I\'m in a bit of a bind with Git. I\'m trying to execute git commit but I need to be able to swtich between ~/.gitconfig1 and ~/
I found a way to execute this - it wasn't elegant but it did work - and so far seems to be the only way to get this to work.
Git uses the HOME path to determine where .gitconfig is.
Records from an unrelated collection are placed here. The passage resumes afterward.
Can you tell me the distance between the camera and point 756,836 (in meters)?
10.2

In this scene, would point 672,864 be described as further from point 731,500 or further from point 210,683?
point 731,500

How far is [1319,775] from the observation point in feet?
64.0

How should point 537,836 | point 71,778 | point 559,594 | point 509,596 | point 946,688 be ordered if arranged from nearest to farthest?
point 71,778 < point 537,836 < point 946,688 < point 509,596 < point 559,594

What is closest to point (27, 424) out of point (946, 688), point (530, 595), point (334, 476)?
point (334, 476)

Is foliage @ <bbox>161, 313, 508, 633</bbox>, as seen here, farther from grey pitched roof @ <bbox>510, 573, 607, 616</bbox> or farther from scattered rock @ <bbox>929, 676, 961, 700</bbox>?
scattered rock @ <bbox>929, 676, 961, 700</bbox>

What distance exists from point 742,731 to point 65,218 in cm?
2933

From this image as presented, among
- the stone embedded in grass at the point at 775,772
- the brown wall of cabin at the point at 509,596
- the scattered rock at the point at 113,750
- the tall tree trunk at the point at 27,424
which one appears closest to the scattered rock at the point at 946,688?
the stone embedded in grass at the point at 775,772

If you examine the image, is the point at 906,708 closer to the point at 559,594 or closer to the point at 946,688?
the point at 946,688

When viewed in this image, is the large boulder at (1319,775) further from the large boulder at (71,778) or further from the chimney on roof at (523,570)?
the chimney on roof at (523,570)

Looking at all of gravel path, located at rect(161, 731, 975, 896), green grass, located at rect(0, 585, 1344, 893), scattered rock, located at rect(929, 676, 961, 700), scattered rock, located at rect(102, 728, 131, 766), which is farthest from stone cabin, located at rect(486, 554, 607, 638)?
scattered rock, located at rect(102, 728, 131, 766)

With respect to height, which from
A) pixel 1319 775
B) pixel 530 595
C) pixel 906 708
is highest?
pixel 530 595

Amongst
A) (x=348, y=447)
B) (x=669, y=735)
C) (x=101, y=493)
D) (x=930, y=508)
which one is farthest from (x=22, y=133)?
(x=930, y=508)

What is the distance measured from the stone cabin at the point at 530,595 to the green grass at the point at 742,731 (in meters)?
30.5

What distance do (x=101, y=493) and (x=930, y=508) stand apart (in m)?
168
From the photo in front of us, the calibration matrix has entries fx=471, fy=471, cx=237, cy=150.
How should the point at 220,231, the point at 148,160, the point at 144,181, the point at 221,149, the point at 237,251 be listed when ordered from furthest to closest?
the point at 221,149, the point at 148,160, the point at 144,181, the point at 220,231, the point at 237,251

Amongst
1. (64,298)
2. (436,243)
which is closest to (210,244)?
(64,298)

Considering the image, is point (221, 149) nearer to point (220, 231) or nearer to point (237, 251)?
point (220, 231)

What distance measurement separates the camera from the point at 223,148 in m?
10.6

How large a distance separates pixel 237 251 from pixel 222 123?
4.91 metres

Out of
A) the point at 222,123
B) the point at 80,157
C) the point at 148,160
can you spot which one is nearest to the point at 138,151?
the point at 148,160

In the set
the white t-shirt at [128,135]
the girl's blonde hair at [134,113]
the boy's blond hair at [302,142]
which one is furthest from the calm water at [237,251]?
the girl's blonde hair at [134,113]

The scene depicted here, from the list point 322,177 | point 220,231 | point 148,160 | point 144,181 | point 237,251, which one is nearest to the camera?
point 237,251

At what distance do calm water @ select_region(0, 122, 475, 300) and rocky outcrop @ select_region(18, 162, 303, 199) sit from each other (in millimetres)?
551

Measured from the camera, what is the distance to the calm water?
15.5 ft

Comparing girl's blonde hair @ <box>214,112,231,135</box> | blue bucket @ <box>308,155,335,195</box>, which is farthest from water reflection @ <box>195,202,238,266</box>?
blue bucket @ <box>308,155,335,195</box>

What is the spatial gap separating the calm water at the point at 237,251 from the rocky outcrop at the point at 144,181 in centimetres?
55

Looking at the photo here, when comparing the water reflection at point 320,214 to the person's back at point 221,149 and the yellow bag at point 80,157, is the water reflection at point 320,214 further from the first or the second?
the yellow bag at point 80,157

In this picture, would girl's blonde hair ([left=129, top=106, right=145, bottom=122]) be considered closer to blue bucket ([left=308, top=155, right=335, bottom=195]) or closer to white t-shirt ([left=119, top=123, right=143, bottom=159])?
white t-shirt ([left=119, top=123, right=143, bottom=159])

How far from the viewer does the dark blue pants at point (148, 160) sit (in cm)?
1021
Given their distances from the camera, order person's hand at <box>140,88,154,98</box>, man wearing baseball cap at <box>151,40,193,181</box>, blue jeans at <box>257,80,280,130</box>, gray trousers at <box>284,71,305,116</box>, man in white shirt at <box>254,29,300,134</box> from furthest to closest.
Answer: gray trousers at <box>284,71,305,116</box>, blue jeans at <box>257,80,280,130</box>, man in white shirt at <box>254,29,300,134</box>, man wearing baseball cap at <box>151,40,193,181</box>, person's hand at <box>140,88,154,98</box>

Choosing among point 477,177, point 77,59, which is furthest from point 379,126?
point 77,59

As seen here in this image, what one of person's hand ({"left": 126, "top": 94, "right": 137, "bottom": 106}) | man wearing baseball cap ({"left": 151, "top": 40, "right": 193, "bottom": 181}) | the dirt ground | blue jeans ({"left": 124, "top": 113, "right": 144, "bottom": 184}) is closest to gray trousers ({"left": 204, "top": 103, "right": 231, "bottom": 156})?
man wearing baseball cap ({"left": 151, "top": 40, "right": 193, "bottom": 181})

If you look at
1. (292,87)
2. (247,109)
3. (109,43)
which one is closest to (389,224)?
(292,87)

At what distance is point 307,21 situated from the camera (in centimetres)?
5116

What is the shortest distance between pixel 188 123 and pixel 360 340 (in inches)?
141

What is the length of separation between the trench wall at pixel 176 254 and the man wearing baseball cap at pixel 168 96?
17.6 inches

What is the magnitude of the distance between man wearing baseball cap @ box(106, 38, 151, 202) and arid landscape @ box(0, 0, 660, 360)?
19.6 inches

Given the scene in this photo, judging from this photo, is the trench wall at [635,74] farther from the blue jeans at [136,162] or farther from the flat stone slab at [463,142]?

I was able to perform something like this:
/home/marco/.silly/.gitconfig
/home/marco/.stupid/.gitconfig
/home/marco/.gitconfig
And when executing Git Commit (which is the only command that requires the .gitconfig) I overrode the home path.
HOME=/home/marco/.silly/ git commit -m "silly configuration"
You can then use alias to do this easily
alias sillygit="HOME=/home/marco/.silly/ git"
sillygit commit -m "silly stuff"
Mario Ceppi's alias approach can be used in a slightly more elegant way using the -c config=value argument to git:
$ alias sillygit="git -c user.name=Silly -c user.email=silly@silly.org"
$ sillygit commit
This of course assumes you don't mind keeping the differing config keys in your .bashrc or the like instead of in your .gitconfig, and it has the caveat of breaking shell completion.
You can use --git-dir
git --git-dir /home/marco/silly/.git commit ...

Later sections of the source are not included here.